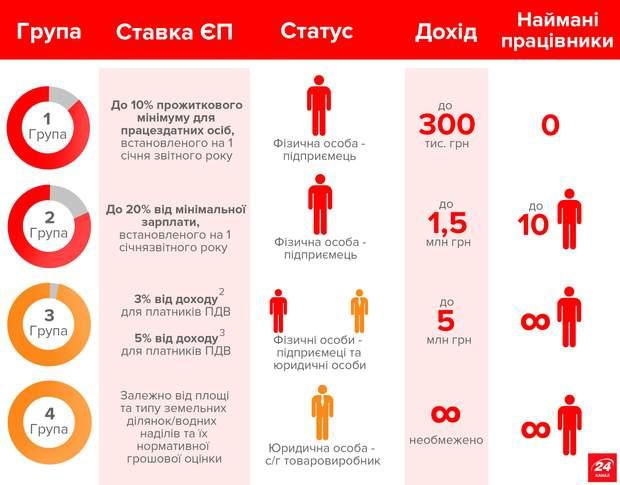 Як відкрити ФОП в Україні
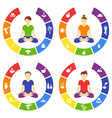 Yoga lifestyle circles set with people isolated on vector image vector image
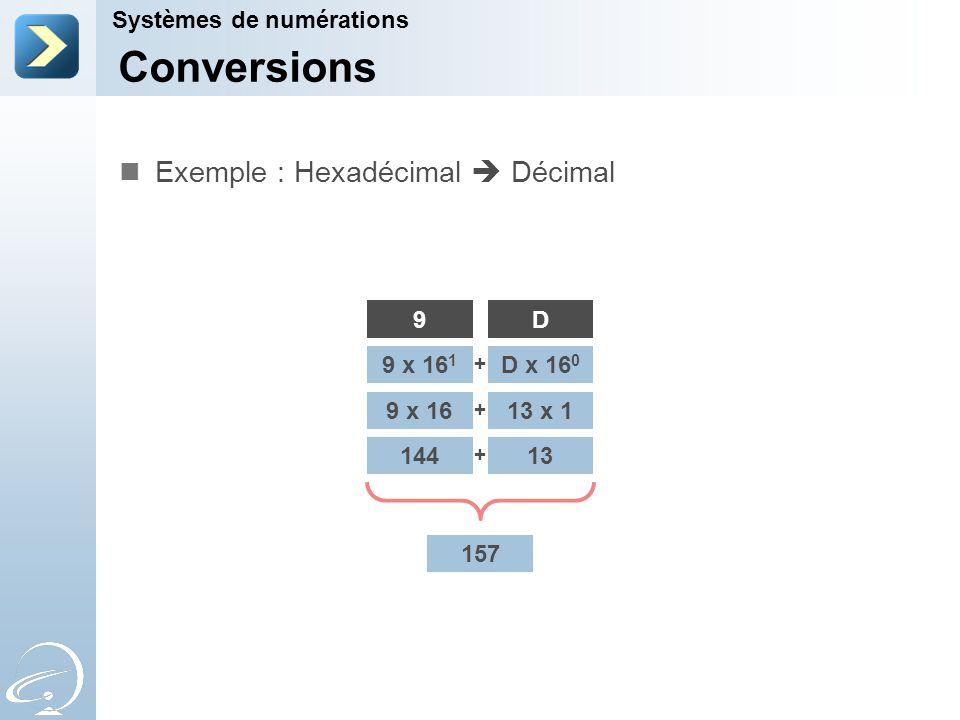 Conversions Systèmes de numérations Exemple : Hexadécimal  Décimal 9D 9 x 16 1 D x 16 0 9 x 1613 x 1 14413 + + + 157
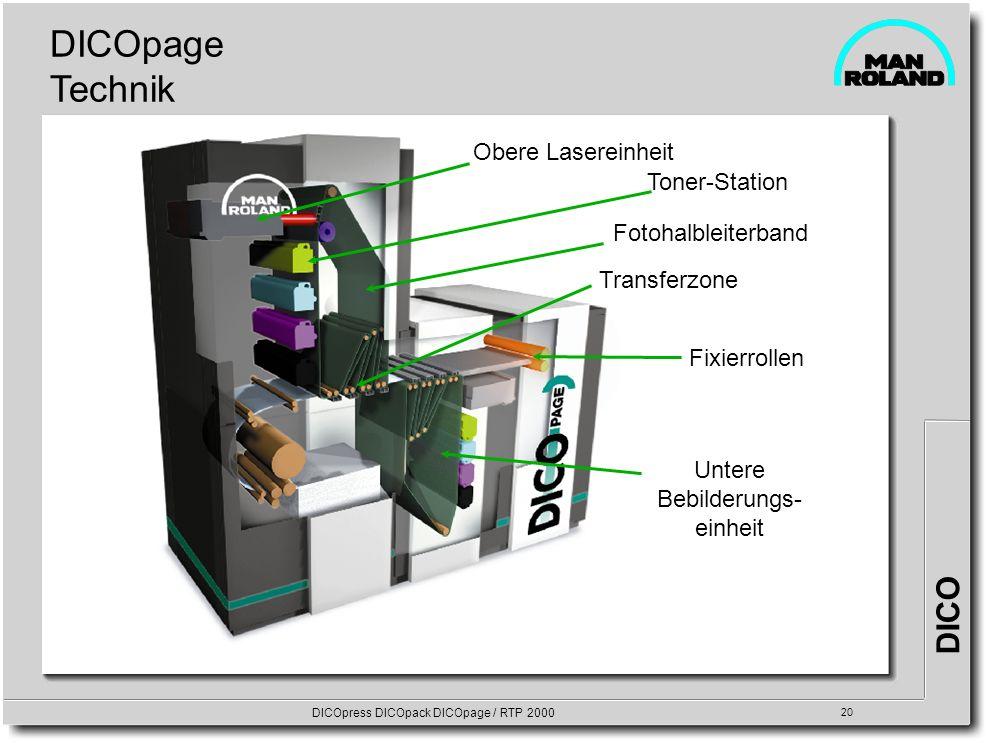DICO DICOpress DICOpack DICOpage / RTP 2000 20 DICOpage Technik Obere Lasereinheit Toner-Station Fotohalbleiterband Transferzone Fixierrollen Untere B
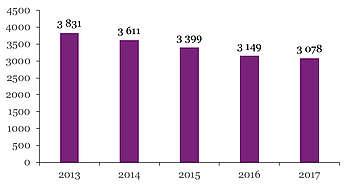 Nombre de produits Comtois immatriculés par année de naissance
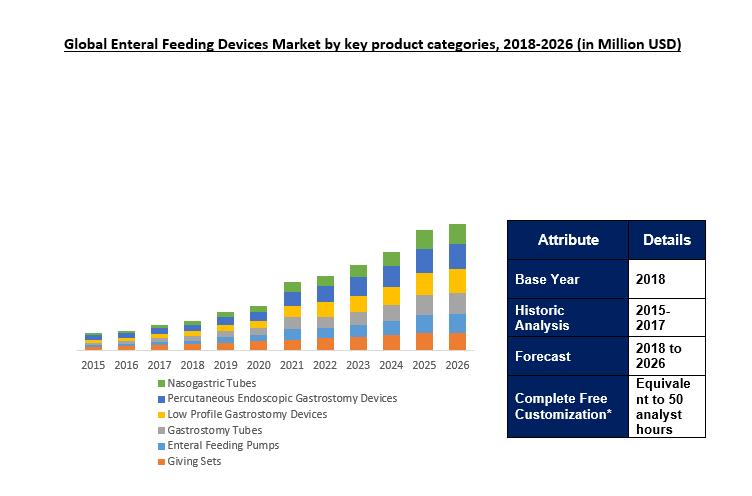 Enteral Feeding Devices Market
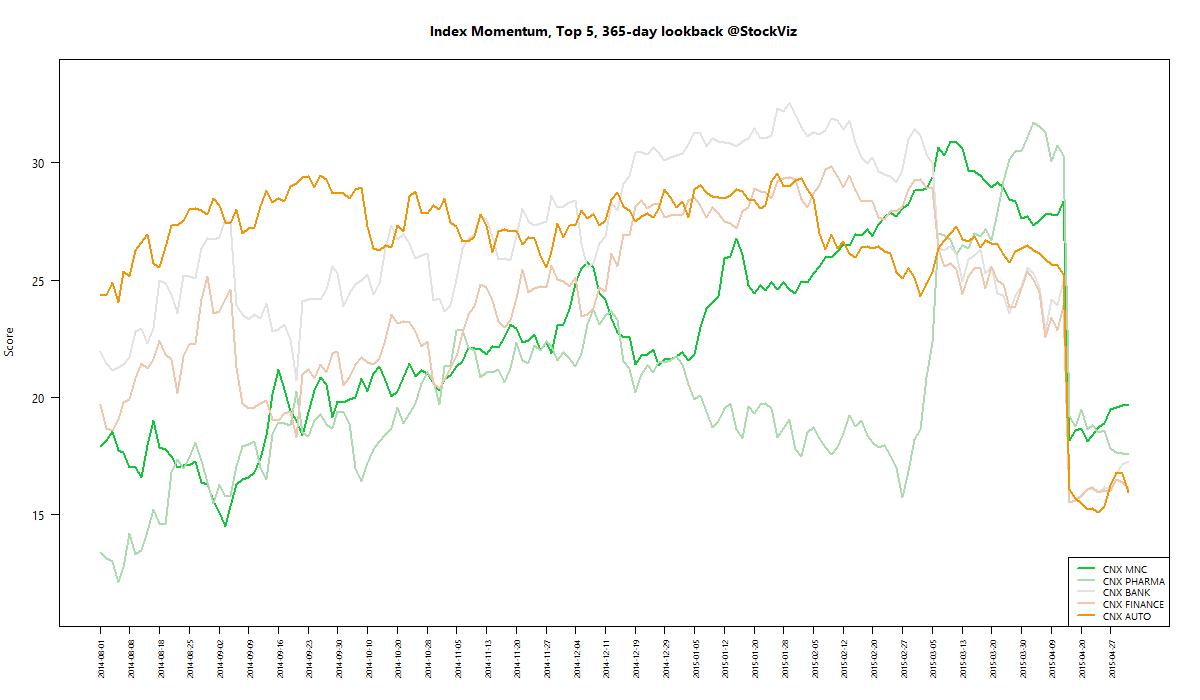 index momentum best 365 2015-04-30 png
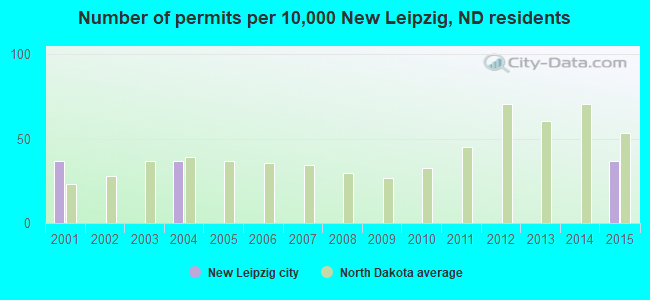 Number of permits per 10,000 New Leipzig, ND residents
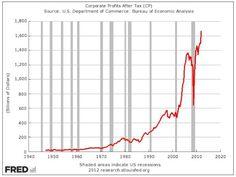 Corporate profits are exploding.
....
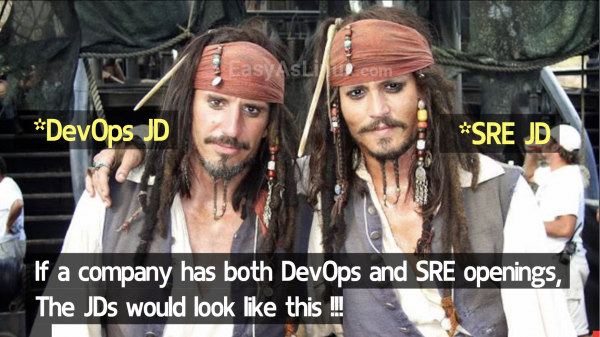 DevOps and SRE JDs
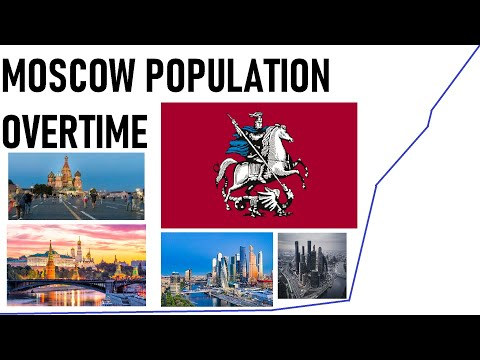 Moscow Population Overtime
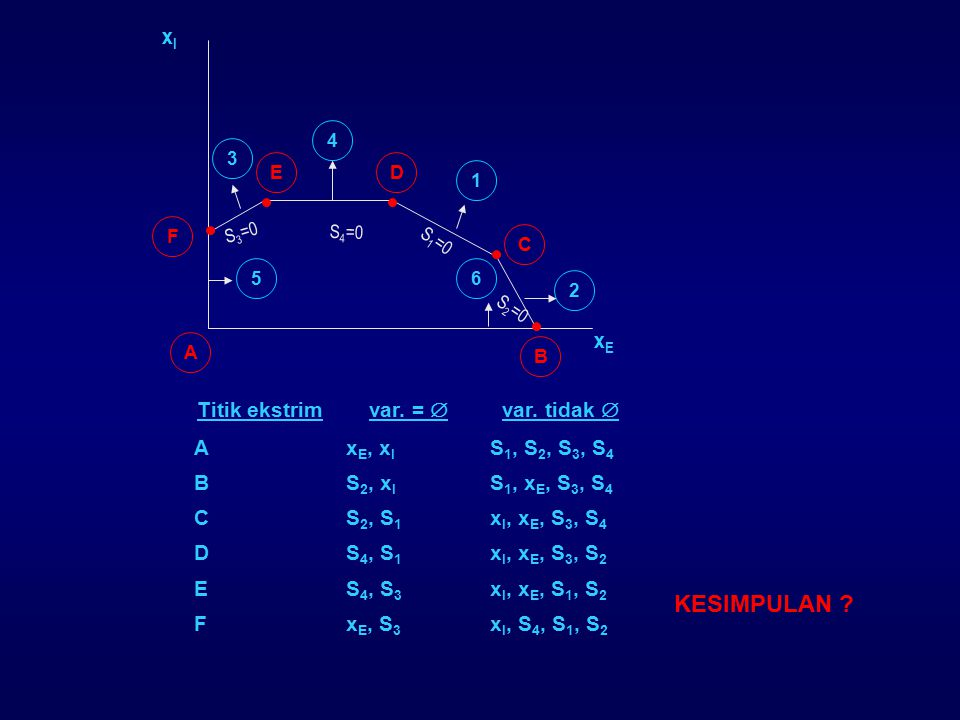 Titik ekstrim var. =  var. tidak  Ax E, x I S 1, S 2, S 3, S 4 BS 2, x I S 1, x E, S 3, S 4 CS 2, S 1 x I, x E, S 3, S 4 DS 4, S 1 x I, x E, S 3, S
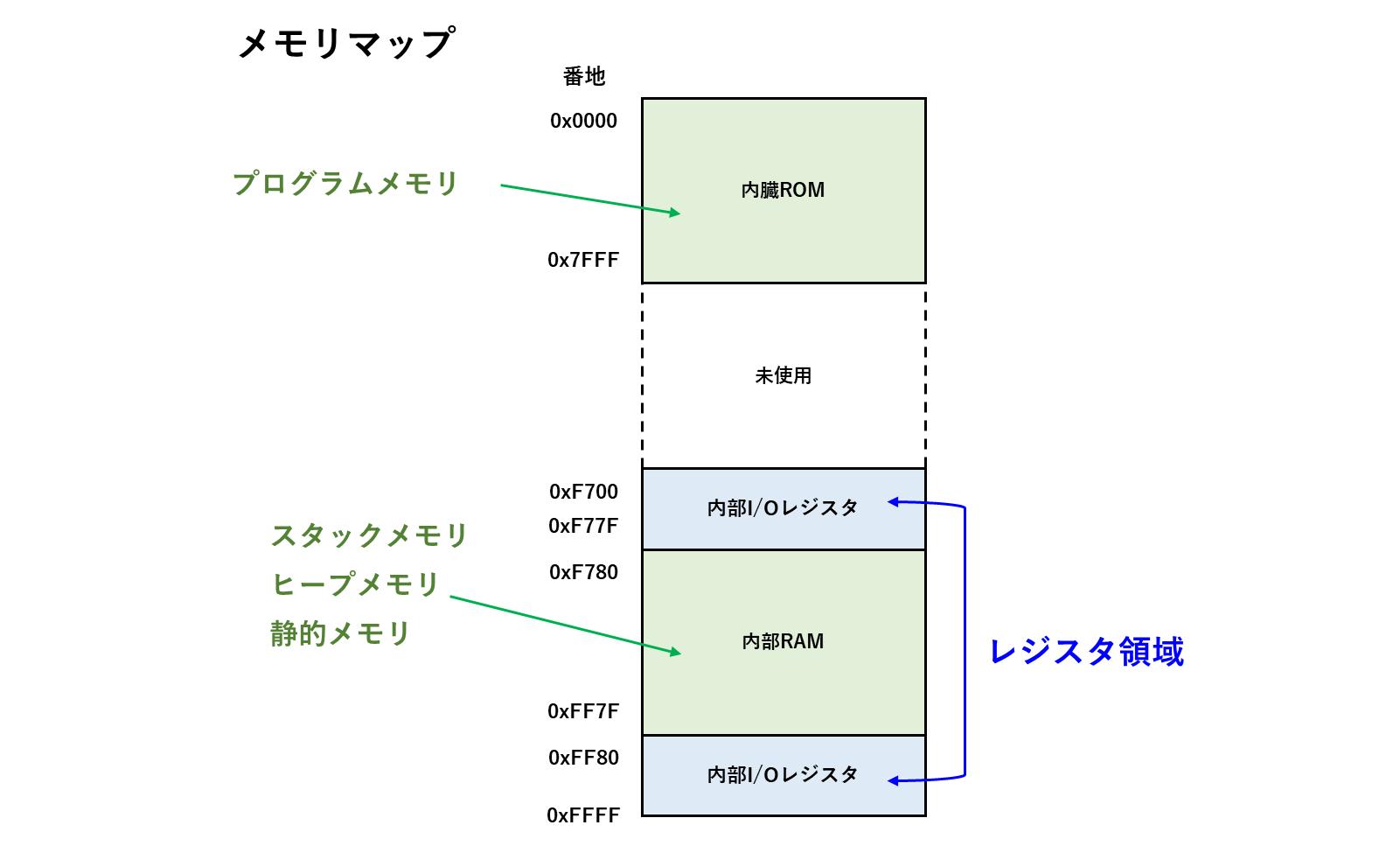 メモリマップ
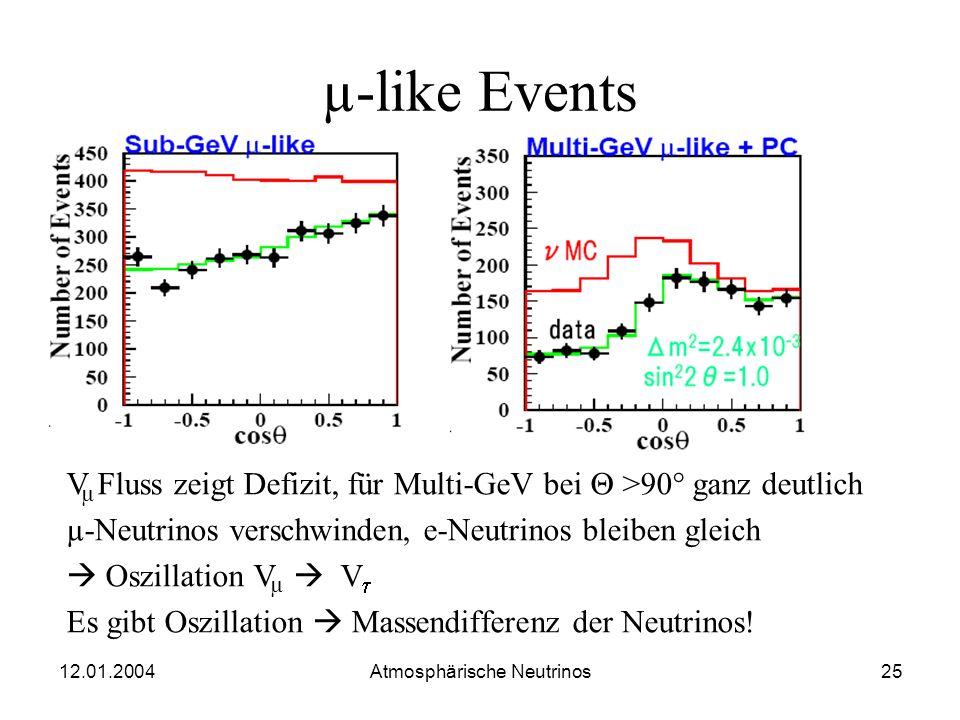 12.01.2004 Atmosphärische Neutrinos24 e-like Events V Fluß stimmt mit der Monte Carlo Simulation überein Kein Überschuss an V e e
....
> [EXERCISE DESCRIPTION]:
Transcribe the listing above exactly, but only from the line with "Titik ekstrim var." through the line with "12.01.2004 Atmosphärische Neutrinos24". Include both of those lines and omit the pictures.

> [ANSWER TO THIS TASK]:
 Titik ekstrim var. =  var. tidak  Ax E, x I S 1, S 2, S 3, S 4 BS 2, x I S 1, x E, S 3, S 4 CS 2, S 1 x I, x E, S 3, S 4 DS 4, S 1 x I, x E, S 3, S
 メモリマップ
 12.01.2004 Atmosphärische Neutrinos24 e-like Events V Fluß stimmt mit der Monte Carlo Simulation überein Kein Überschuss an V e e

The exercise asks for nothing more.